━━ SUPPLIED TEXT
At this year’s Sundance
Film Festival, Belgian director Felix van Groeningen revealed the personal
connection behind the brotherly descent into sex, drugs, and rock n’ roll that
is Belgica.

“It’s inspired
by a real bar, which my father started in 1989 and was sold to two brothers in
2000,” he said during the post-screening Q&A.

Yet it’s the story of these
brothers, rather than of Van Groeningen’s father, that motivates the film. When
sensitive, one-eyed Jo buys the Belgica dive bar, his recently domesticated
older brother Frank volunteers to help out, quickly turning the place into a
destination rock club for all manner of people, a joyously seedy “Noah’s Ark”
for nightcrawlers.

But things turn sour as Frank becomes brutish, foolish and
permanently drunk and high, neglecting his wife and children and imperiling the
community that they built. Meanwhile Jo finds himself enacting familiar cycles
of rage and resentment toward his brother, whom he can’t decide whether to save
or punish.
━━━━
━━ DATASET ENTRIES
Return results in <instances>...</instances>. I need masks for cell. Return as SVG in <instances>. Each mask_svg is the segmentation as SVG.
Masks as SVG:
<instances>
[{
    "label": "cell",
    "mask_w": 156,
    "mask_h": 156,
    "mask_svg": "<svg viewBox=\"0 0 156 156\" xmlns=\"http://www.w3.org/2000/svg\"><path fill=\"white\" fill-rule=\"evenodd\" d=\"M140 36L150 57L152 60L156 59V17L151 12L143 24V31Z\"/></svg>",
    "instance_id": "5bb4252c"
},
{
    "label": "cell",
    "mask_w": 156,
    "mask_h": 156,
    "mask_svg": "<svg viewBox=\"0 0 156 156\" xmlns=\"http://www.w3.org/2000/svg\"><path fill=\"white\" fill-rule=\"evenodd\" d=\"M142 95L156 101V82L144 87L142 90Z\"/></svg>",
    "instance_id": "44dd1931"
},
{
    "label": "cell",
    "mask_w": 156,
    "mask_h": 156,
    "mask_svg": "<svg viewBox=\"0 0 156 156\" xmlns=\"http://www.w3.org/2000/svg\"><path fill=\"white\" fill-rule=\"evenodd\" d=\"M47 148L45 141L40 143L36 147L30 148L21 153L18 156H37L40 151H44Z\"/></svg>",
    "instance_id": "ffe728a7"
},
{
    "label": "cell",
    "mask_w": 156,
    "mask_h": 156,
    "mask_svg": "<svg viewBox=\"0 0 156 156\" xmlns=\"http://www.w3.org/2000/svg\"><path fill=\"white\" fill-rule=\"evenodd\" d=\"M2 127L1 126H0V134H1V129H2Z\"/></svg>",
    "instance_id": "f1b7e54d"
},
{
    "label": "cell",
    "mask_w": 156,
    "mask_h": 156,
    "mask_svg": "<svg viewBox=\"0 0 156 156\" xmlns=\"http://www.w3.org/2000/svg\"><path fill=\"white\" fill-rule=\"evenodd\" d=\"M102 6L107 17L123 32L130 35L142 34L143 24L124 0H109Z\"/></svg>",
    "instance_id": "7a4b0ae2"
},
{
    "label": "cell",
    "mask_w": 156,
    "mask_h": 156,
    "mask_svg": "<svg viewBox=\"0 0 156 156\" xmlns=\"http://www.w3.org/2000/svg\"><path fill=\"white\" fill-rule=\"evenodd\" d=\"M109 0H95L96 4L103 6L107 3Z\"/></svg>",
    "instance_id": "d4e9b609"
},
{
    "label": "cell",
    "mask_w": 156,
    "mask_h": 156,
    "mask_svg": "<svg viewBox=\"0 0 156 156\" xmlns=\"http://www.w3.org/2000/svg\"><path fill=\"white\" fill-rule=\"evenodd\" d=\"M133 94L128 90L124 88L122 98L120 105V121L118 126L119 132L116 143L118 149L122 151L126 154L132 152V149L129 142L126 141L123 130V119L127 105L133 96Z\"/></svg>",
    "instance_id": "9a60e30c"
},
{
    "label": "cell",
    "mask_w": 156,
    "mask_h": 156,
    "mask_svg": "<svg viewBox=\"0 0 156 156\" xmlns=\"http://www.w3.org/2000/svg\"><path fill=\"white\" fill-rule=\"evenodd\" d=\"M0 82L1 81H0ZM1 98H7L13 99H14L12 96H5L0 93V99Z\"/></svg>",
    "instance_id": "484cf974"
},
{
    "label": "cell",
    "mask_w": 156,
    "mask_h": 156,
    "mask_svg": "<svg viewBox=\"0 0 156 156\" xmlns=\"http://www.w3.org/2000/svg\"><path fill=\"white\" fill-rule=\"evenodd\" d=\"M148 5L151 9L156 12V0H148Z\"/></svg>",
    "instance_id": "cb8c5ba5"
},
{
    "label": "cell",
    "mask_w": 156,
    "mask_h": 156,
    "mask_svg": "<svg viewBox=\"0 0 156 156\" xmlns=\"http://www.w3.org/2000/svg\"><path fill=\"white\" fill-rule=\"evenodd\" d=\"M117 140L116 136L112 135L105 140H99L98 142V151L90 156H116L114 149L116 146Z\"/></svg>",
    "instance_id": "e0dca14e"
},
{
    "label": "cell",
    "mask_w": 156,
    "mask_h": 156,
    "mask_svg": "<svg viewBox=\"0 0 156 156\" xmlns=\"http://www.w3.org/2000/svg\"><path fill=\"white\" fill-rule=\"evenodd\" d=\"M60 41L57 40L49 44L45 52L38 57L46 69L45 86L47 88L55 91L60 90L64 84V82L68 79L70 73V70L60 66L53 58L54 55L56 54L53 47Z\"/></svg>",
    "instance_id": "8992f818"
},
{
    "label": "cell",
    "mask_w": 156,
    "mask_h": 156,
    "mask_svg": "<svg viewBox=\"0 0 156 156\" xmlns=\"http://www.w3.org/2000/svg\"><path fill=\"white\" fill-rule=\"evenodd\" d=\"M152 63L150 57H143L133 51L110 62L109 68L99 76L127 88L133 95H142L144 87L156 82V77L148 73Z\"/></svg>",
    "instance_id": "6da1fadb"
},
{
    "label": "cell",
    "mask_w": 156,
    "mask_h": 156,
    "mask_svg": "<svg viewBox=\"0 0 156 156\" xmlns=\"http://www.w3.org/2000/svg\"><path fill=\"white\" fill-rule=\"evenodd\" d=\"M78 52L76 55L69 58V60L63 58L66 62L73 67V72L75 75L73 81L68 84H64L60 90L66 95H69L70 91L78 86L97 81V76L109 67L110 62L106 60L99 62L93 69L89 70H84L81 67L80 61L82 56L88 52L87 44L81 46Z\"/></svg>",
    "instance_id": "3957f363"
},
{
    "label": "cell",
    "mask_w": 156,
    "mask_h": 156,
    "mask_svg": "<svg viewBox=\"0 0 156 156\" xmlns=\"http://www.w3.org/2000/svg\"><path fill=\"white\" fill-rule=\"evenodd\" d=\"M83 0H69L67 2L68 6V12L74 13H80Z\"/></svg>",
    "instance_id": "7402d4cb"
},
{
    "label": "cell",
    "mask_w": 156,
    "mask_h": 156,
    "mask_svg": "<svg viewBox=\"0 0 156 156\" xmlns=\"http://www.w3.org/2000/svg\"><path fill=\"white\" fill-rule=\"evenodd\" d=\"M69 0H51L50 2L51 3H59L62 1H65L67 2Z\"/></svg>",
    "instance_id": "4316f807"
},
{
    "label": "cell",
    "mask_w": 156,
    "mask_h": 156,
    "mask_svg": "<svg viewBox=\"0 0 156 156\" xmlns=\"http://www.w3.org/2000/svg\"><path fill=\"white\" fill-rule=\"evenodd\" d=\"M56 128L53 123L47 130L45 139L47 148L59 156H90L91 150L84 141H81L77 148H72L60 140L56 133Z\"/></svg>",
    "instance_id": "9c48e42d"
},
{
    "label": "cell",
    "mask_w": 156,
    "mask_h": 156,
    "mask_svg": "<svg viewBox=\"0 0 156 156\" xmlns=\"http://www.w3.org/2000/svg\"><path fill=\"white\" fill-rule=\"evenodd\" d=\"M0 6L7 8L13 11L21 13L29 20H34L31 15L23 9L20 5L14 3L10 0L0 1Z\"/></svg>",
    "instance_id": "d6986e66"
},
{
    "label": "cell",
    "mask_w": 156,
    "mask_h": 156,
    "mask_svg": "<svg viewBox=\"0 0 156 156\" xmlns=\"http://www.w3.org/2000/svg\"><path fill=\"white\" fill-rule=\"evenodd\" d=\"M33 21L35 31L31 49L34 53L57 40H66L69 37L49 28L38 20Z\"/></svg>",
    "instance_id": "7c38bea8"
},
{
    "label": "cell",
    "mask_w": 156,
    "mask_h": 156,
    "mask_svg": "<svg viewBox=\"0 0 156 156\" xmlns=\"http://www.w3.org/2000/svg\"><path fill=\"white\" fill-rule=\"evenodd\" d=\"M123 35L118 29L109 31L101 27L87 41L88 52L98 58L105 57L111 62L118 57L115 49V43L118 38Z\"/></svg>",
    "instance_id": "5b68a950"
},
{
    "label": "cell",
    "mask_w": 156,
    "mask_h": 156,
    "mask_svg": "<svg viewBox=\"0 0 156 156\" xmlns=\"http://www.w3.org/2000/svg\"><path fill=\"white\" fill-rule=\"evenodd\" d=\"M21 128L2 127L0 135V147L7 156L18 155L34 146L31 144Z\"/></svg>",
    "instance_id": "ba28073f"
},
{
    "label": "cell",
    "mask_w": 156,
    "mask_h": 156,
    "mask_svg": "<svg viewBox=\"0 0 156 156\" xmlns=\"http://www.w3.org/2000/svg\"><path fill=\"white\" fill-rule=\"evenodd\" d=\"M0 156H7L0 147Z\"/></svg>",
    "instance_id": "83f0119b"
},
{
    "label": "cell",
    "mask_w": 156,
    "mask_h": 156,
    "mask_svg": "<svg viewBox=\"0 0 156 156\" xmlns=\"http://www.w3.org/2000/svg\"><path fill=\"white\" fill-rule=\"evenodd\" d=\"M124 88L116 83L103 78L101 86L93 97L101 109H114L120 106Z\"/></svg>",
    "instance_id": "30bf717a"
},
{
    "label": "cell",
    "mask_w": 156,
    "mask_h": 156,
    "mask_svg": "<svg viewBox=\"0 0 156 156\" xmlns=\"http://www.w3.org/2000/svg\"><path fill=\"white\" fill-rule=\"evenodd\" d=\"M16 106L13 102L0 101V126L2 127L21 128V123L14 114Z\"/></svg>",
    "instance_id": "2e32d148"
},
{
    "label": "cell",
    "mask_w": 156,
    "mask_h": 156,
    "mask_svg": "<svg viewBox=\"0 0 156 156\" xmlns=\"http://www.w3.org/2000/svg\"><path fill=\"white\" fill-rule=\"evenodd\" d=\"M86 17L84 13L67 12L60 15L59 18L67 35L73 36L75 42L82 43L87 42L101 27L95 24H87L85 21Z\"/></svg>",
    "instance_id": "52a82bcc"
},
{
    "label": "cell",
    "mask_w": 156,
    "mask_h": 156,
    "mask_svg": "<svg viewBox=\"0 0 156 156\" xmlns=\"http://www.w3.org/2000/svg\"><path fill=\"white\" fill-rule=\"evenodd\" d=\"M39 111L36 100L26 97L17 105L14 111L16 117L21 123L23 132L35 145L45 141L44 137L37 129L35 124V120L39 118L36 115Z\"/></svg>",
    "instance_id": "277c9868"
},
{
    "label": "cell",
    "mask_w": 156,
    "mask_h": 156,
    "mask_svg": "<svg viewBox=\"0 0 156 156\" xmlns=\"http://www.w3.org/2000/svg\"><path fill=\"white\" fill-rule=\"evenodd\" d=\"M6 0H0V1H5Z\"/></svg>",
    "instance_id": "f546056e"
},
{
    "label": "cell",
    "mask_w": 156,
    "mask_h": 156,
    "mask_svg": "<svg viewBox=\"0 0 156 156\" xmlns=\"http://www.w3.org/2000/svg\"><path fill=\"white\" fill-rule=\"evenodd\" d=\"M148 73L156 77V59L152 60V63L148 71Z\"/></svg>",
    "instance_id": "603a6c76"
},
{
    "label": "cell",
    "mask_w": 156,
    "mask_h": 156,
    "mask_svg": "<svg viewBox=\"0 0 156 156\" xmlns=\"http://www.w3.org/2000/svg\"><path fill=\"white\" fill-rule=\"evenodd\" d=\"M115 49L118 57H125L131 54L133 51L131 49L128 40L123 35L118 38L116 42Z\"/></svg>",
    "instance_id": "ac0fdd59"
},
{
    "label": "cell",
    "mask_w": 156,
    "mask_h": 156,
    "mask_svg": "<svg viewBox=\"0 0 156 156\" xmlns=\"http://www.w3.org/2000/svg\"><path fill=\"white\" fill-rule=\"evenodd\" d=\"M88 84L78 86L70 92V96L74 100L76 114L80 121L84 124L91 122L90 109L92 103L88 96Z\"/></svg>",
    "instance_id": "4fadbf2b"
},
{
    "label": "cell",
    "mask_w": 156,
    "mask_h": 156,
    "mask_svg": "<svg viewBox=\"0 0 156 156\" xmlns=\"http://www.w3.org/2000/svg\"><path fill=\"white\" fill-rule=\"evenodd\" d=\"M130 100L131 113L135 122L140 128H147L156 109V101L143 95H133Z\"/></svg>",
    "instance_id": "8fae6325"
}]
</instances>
━━━━
### SET EXERCISE
Continue the piece about the film Belgica, picking up right after its final sentence.

### OUTPUT FOR THIS TASK
“They’re like a bunch of
misfits and outsiders, but somehow they create this thing that they think is
beautiful—and it is in a way,” the director said. “There are problems of course,
but the idea is that together they can do this, and everybody’s welcome. Let’s
dance and enjoy music. But that nightlife can be very destructive if you party
too much. Because drugs come in. Violence comes in. That’s how I saw that whole
period when my father had the bar. It just turned. It became dark, and this
place became monstrous in a way. It brought out the best in people but also the
worst.”

The cast offered
differing takes on the character of Frank, who see-saws between charismatically
charming and undeniably repugnant throughout the film.

“I hope you can feel
that Frank is the loveliest guy when he’s okay. He’s so full of energy. But
when he gets drunk and high he’s an animal,” said actress Charlotte
Vandeermeesch, who plays Frank’s suffering but knowing wife, Isabelle. “They
were a bit of a rock n’ roll couple, and they’ve been together for a while,”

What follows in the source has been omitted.